◆ Explore the material:
a) In the email on switch fabrics, which two devices does Thomas Graf name as better examples of devices whose packets never pass through iptables or ebtables?
b) According to the email on switch fabrics, why is a hardware switch fabric harder for an administrator to accept than macvtap or OVS, even though all of them bypass the network stack?
c) Pick up the email on switch fabrics after its final sentence and write what follows.

◆ Text under study:
On Wed, Mar 26, 2014 at 11:29:03AM +0000, Thomas Graf wrote:
> On 03/26/14 at 07:10am, Neil Horman wrote:
> > But by creating net_devices that are registered in the current fashion we
> > implicitly agree to levels of functionality that are assumed to be available and
> > as such are not within the purview of a net_device to reject.  E.g. it is
> > assumed that a netdevice can filter frames using iptables/ebtables, limit
> > traffic using tc, etc.
> 
> I think this is the point where we disagree. We already have several
> devices that hook into the rx handler and never have their packets
> pass through either iptables or ebtables. Better examples of this are
> macvtap or OVS.
> 
Yes, this is the point of contention, you're right.  And you're also correct in
that we do have several devices that bypass the network stack on the.  My
concern is that, in all of those cases its being bypassed because we know that
other software is handling that functionality (in the case of macvtap we know
that we're passing it off to a guest to be processed via the full network stack
available in the guest, and in the case of OVS, we know that we are passing
traffic to a software defined switch for handling).  In the case of having a
switch fabric available, we're explicitly hiding the fact that traffic we are
passing between ports never touches the cpu, and that just rubs me the wrong
way.  I suppose I'm looking at switch fabrics in the same way that I look at
TOE.  In offloading forwaring functionality we remove from the cpu activity
which an administrator may reasonably expect to see handled in the cpu, but they
wont.  In the case of macvlan, the admin knows thats a macvlan device, and
packet handling for frames bound to it occurs in the guest.  for OVS, packets
recieved on the cpu with the proper encapsulation are clearly handled in the
OVS bridge.  But in the case of a hardware switch, all they see are 4 net device
interfaces that seem like any other net device.  

Perhaps I need to let go of this notion, but it seems to me, if we're going to
allow cpu stack bypass, then we need to make that very obvious to an
administrator.  Maybe a flag like IFF_L2ONLY (or perhaps better still
IFF_LOCALDATAONLY, to indicate that only data directly addressed to the
interface, or to a multi/broadcast address will be received by it, despite the
promisc or other settings is sufficient). I really don't know.  Thats where my
hang up is though.

(Caption-style text data)
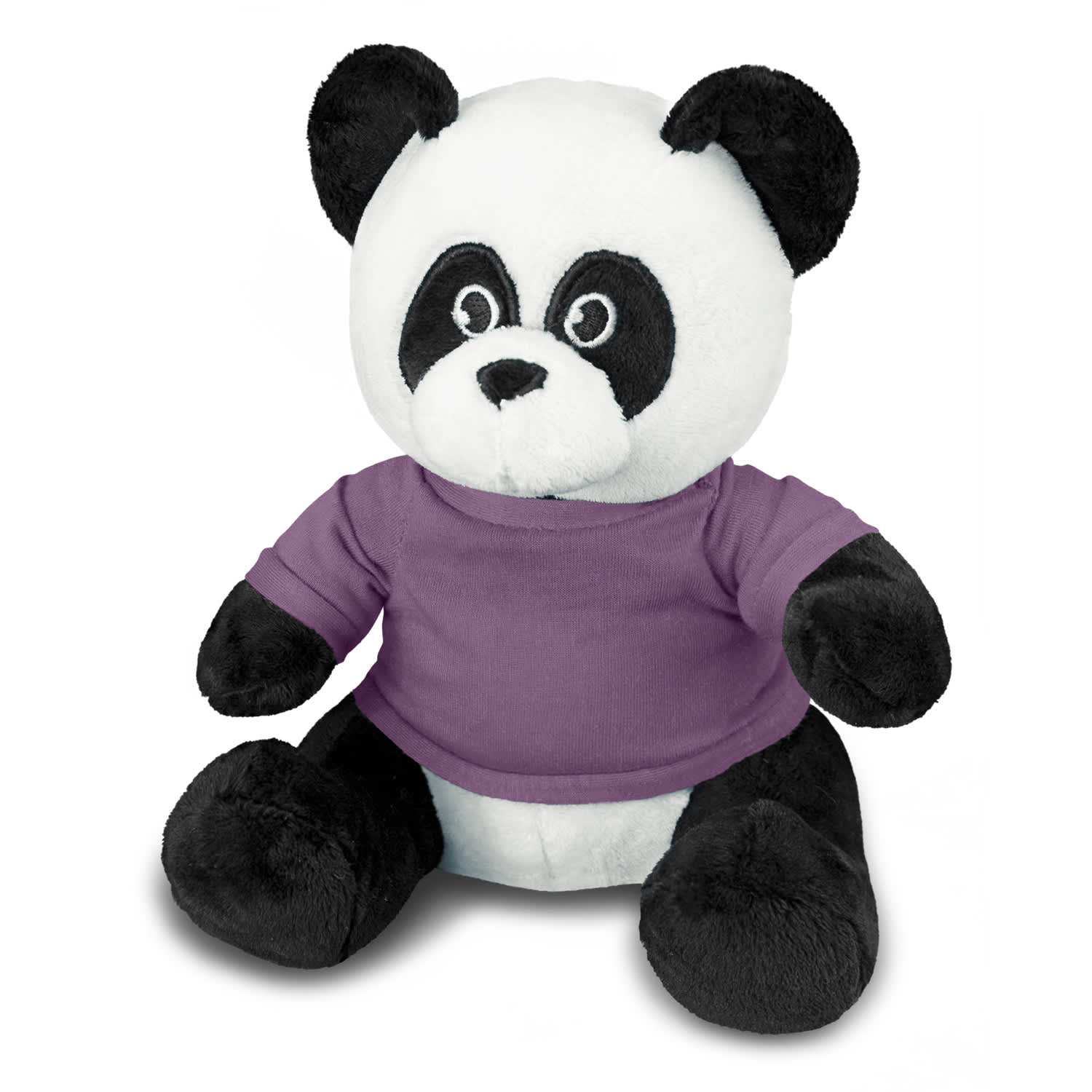 Panda Plush Toy - 117863 Image Purple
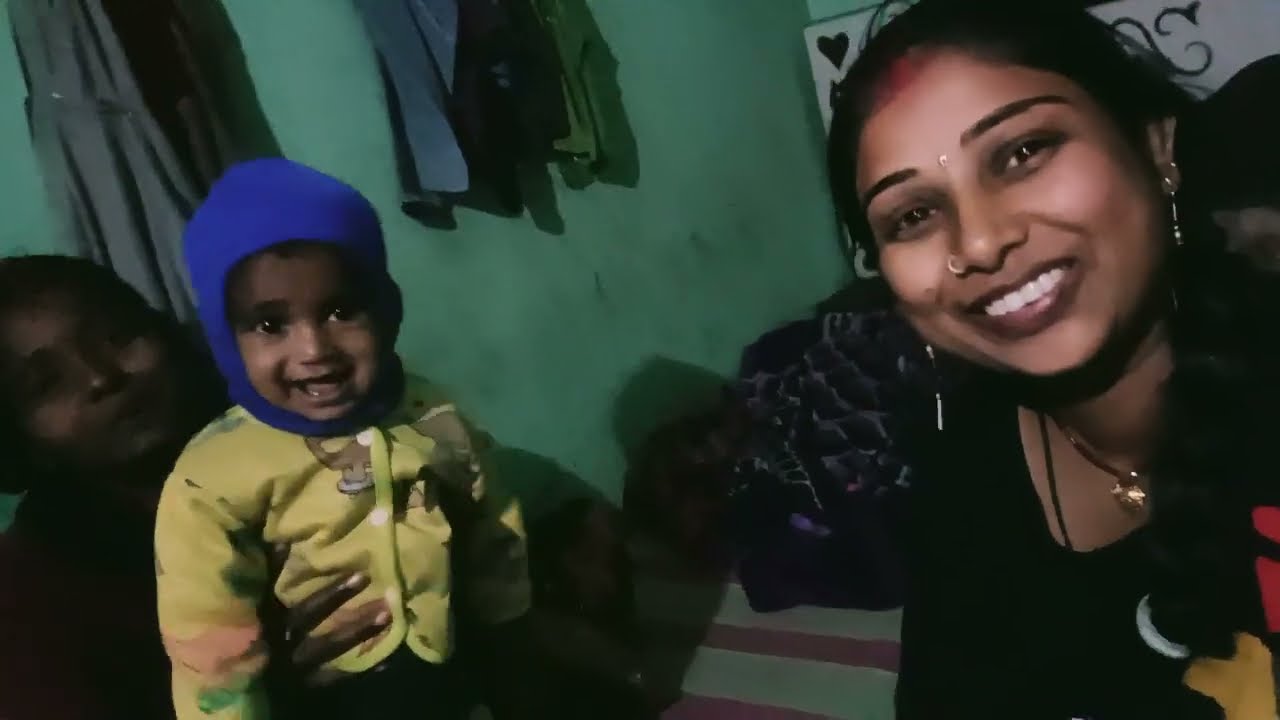 Good good evening YouTube yah meri jindagi ka pahla block hai yah meri bahan hai bahan ka ladka hai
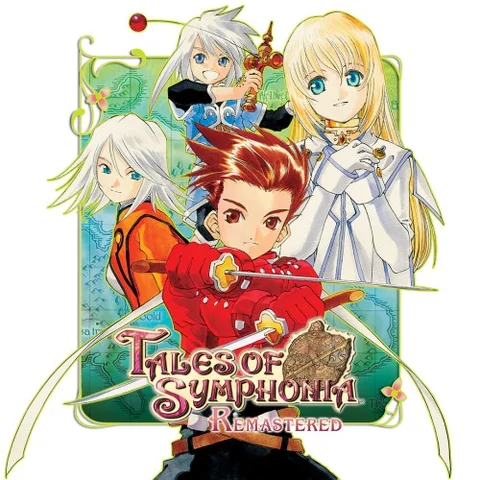 Tales of Symphonia Remastered cover art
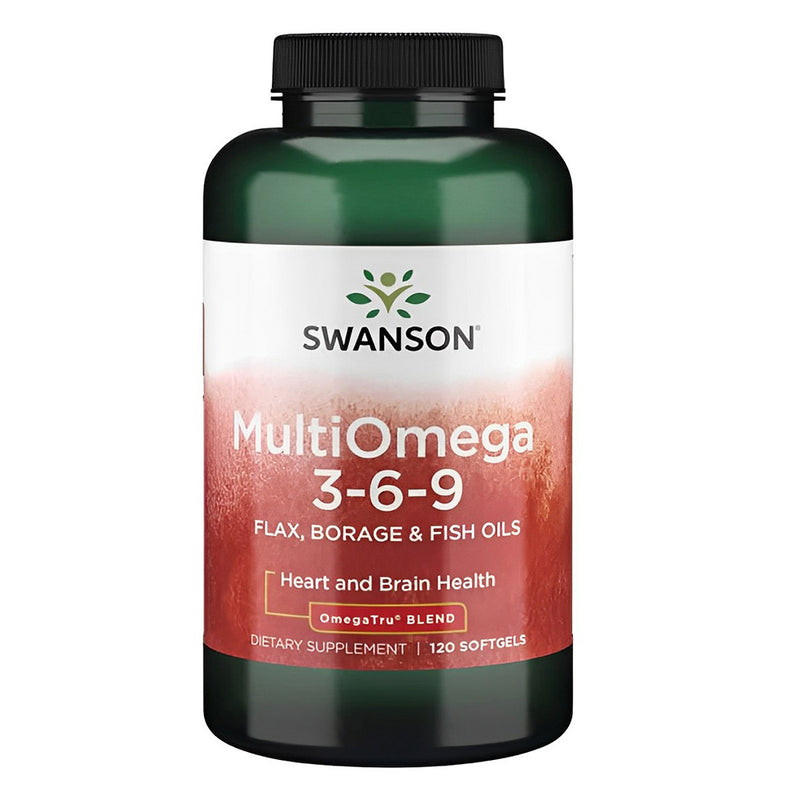 Multi Omega 3-6-9 / 120 Softgels Swanson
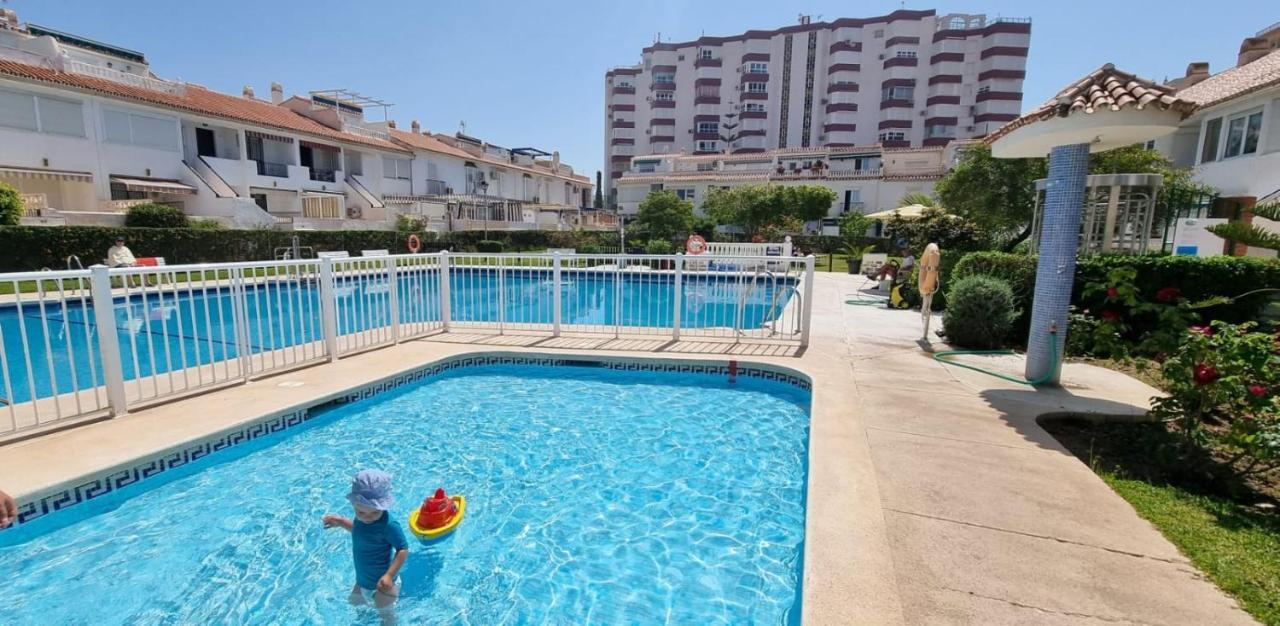 Beachfront Apartment Madrid 709 Torrox Buitenkant foto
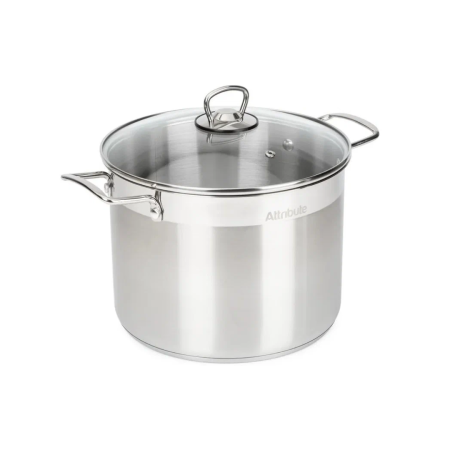 Кастрюля с крышкой MASTER CHEF 12л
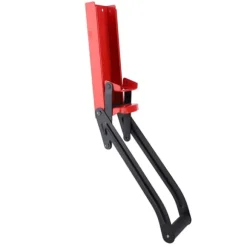 Red Steel Can Crusher - 500ML flaskåtervinningsverktyg med öppnare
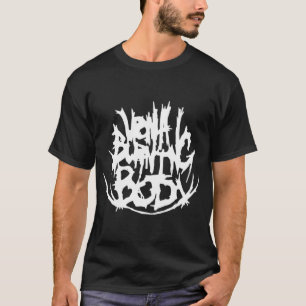 T-shirt Sur Burning Body Band Logo TeesShirts Classic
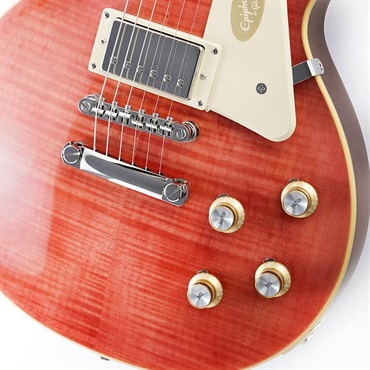 Epiphone Inspired by Gibson Les Paul Standard '60s Figured (Fucshia) 画像4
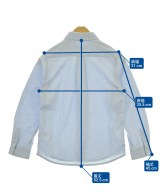 COMME CA angel（コムサエンジェル）シャツ 青 サイズ:120(7T-8T) キッズ/2200643093065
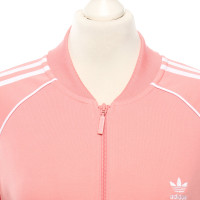 Adidas Jas/Mantel in Roze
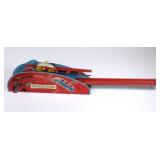 Wolverine Jet Roller Coaster Pressed Steel Toy
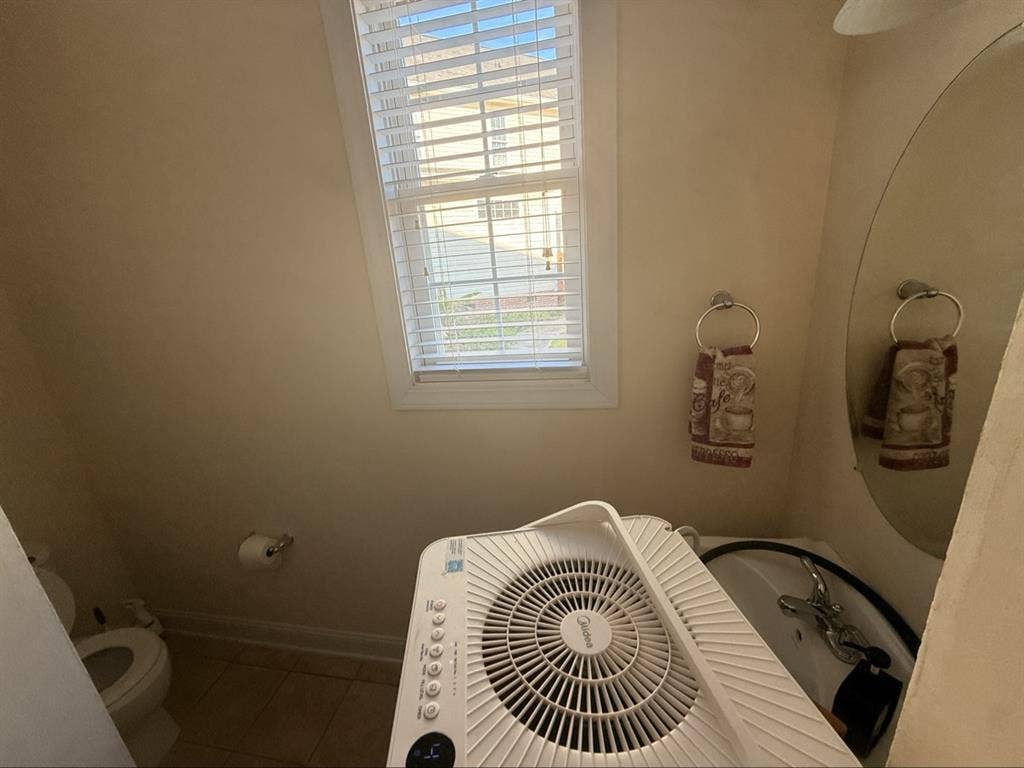 Sharing my room for half rent.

◆ Responses per task:
a) Macvtap and OVS.

b) With macvtap the administrator knows that packet handling happens in the guest, and with OVS it is clear that packets are handled in the OVS bridge. With a hardware switch, the traffic passed between ports never touches the CPU, yet the administrator sees only four interfaces that look like any other net device, so the bypass stays hidden.

c)
> What should happen is that these devices are given a chance to implement
> the ACL in their own flow table. If no such facility exists, the rule
> insertion should fall back to software mode if that is possible (an
> OF capable switching chip could insert a 'upcall' flow), or as
> a last resort return an error to indicate EOPNOTSUPP.
> 
> > And if a switch fabric is short cutting traffic so that
> > the cpu doesn't see them, those bits of functionality won't work.  I agree we
> > can likely work around that with richer feature capabilities, but such an
> > infrastructure would both require extensive kernel changes to fully cover the
> > set of existing features at a sufficient granularity, and require user space
> > changes to grok the feature set of a given device.  Not saying its impossibible
> > or even undesireable mind you, just thats its not any less invasive than what
> > I'm proposing.
> 
> What I don't understand at this point is how hiding the ports behind
> a master device would buy us anything. We would still need to abstract
> the filtering capabilities of the ports at some level and hiding that
> behind existing tools seems to most convenient way.
> 

If we agree that inconsistent frame reception / stack bypass is acceptable, then
hiding the ports buys us nothing.  My only goal with that suggestion was to
differentiate ports on a switch device so that the ports were differentiated in
such a way as to make it clear that they didn't behave like typical NIC ports
that were meant to receive host terminated traffic only.  If the consensus is
to allows sparse reception of forwarded traffic at the cpu, then no, its not
worthwhile and can be ignored.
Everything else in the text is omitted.